Statistics with Fisher formalism : loss or gain of information with data cross-correlations

98 Views Asked by At

I am currently working on Fisher's formalism which is part of a more general theory, that of information. My problem applies to estimating cosmological parameters from input data with the Fisher formalism and recipes to build a Fisher matrix. The context is Astrophysics but it can apply to many subjects.

As it is more statistics than Astrophysics, I posted here on the stack mathematics forum.

Here is a summary: the input data is 4 columns of data, the first representing the redshift of the galaxies (i.e their distance) and then the other 3 each corresponding to the bias (by definition, this is the linear factor between local densiy of matter and global density matter into Universe) to the uncertainty about their position) of a given galaxy type: there are therefore 3 types of given galaxies and one value per redshift (8 redshifts in all). So I have a table of 8x3 values of bias.

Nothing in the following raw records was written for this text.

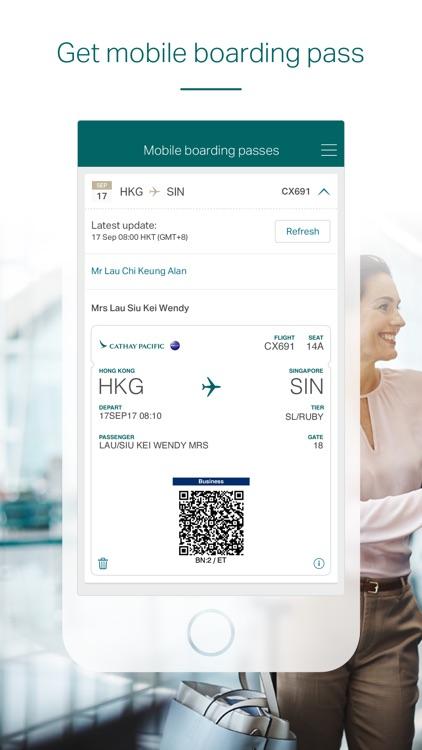 Cathay Pacific screenshot-4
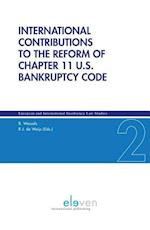 International Contributions to the the Reform of Chapter 11 U.S. Banktruptcy Code af Bob Wessels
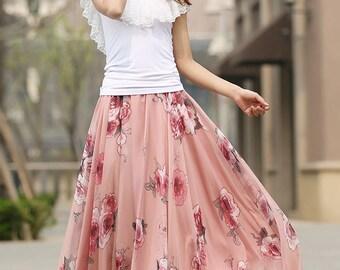 Chiffon skirt, wedding skirt, floral skirt, maxi skirt, long skirts for women, elastic waist skirt, boho skirt, handmade, swing skirt 936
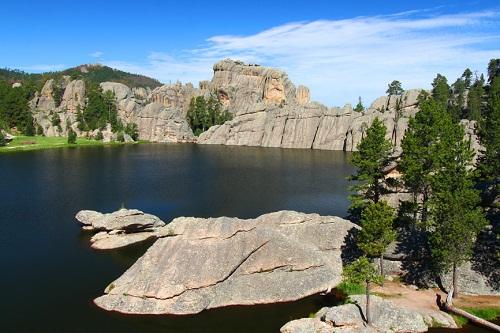 Custer National Park
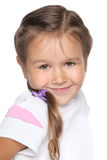 Little school girl. Portrait on white background Royalty Free Stock Photography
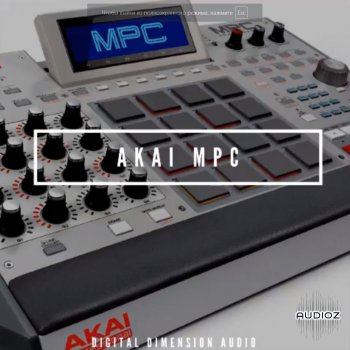 Digital Dimension Audio Akai MPC Sample Pack WAV [FREE] screenshot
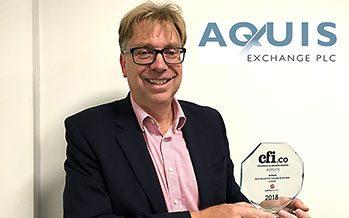 Aquis Exchange: Best Securities Trading Platform Europe 2018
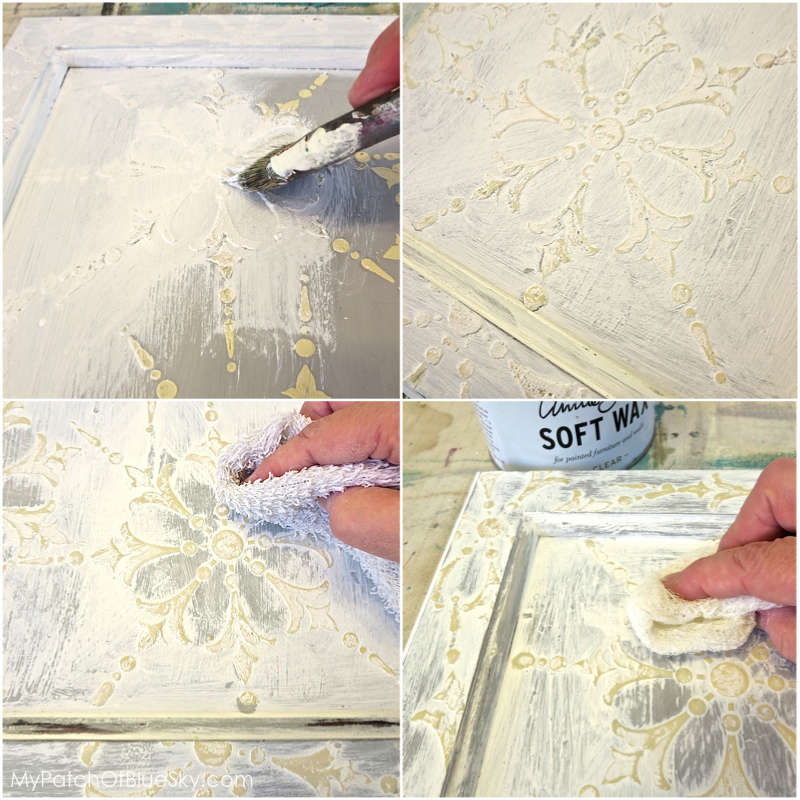 Wood Icing™ cabinet finish using Textura Paste, a stencil and Chalk Paint®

1) First part : Now, I'm trying to cross data to try to extract additional information because for example, for the first type of galaxy, I have only the first 2 biases that are non-zero (I mean for First 2 redshifts), and for the third type, I have 6 different values ​​of 0 for the 6 redshifts above the 2 previous ones.

Here the file of biases for the 3 populations (b1,b2,b3) as a function of redshift (first column) :

# z                    b1                b2              b3  
1.7500000000e-01 1.1133849956e+00 0.0000000000e+00 0.0000000000e+00
4.2500000000e-01 1.7983127401e+00 0.0000000000e+00 0.0000000000e+00
6.5000000000e-01 0.0000000000e+00 1.4469899900e+00 7.1498329000e-01
8.5000000000e-01 0.0000000000e+00 1.4194157200e+00 7.0135835000e-01
1.0500000000e+00 0.0000000000e+00 1.4006739400e+00 6.9209771000e-01
1.2500000000e+00 0.0000000000e+00 0.0000000000e+00 6.8562140000e-01
1.4500000000e+00 0.0000000000e+00 0.0000000000e+00 6.8097541000e-01
1.6500000000e+00 0.0000000000e+00 0.0000000000e+00 6.7756594000e-01

My teacher suggested to me to merge the first column (corresponding to the first type of galaxy) with the third one (corresponding to the third type of population of galaxies), so as to obtain a single vector with only values ​​for the non-zero bias). This way, I simulate a "single population" processing.

From a statistical point of view, will there be a loss or a gain of information if I do this fusion of the 2 columns ? The problem seems rather complex because everything depends on the value of the data.

2) Second part : Another point of view suggested by my teacher: if I take a sample and I cut it in 2 parts, if I cross-correlate data between the 2 subsets obtained, will I win or lose information from a statisticl point of view, i.e at the level of the accuracy of parameters that I will extract from the cross-correlation between the 2 subsets. (in my case, i.e galaxies biaises and Fisher formalism, I mean the constraints that I get after having built my Fisher matrix and invert it) ?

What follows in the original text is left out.